I just finished listening to the BBC’s The Lincolns: Portrait of a Marriage by Daniel Mark Epstein. Seventeen CDs long, it has left me immersed in the world of the 1800s and the Civil War for nearly three weeks. And now, having heard the final chapter, I am filled with a quiet ache of grief – for Abraham and Mary, for their children, and for the nation.
We all, I think, grew up with the myth of Lincoln the hero, the man who freed the slaves. And heard those stories of log cabins, reading by candlelight, splitting wood, telling humorous stories. The image of him in his stove pipe hat, his unruly hair, his gangly frame – he is an American icon. I remember vividly my first trip to Washington D.C., when I saw the Lincoln Monument, lit up in the night.
But now, having listened to this story of his life, I imagine that same statue in a different pose – leaning forward instead of sitting upright, with his head lowered, the weariness and pain etched deep into his face.
The Lincolns had four sons. They lost their second son Eddie just before his fourth birthday to consumption. Willie died at the age of 11, while Lincoln was in the White House, of typhoid fever. Lincoln himself did not have to suffer the final loss, but his wife Mary did – their youngest son, Tad, died at the age of 18 of pneumonia or complications from tuberculosis, six years after his father was assassinated. So Mary lost not only her husband, but three of her four children.
The relationship between Abraham and Mary was intense and complicated. Mary was ambitious and driven, believing strongly early in the marriage that her husband could someday be president. She took her role as hostess seriously, and did her best to play that part well. But she was also mentally unbalanced. Today, she would probably be diagnosed as bipolar. She was periodically physically abusive to her husband. There are recorded cases of her striking him in the face with a fireplace log, of dousing him with a bucket of water from a second-story window, of chasing him around the yard with a knife in her hand. She was insanely jealous of attention from other women. By the time she got to the White House, her illness had reached a point that she was going on mad buying sprees, getting herself into terrible debt. She held grudges, and meddled in politics by trying to get appointments for friends and relatives. Often, she flew into angry rages, earning her the nickname “hellcat” from the White House staff.
Even when his wife was completely out of control, though, Abraham kept his cool. He seemed to have an unending compassion for her, understanding that it was a sickness and not malice. As much as the relationship had its strains and difficulties, he treated her with love and respect.
On top of all of this personal chaos, from the moment Lincoln took office, he was faced with assassination threats, and was leading a nation that was splitting in two and heading towards war.
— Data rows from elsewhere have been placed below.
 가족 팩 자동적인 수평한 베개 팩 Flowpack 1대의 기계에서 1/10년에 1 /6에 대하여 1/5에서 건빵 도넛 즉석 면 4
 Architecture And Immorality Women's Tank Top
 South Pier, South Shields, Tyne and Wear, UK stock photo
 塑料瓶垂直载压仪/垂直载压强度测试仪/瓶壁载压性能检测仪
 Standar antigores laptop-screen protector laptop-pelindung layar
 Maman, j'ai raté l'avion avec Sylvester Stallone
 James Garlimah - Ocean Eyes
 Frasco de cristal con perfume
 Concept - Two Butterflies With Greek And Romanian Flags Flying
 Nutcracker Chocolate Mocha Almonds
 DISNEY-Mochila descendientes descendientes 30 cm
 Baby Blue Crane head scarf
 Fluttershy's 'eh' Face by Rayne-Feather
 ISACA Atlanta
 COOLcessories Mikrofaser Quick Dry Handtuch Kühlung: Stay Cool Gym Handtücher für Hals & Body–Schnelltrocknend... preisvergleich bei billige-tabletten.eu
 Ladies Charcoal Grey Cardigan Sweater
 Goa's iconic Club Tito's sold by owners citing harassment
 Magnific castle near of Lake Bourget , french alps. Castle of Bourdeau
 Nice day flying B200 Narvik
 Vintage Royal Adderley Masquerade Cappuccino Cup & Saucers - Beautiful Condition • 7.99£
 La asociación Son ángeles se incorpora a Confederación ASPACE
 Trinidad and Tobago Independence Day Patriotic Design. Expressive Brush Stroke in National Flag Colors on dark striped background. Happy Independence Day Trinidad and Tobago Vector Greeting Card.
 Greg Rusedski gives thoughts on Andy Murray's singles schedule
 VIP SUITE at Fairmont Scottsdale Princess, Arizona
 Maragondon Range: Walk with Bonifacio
I did not realize that from the very beginning, his life was in danger. There was a bounty on his head, raised by Southerners, the day he won the election.
The hollow-cheeked Lincoln that I know so well from pictures is a man carrying the weight of a nation on his shoulders. This book gave me much greater insight into his life. But I think what moved me the most was his compassionate heart towards Mary, his wife. When everyone in the county wanted something from him, and he was at the point of exhaustion, even then – he was able to be gentle and kind to the woman he had married, whether she was acting rationally or not. That’s another kind of hero.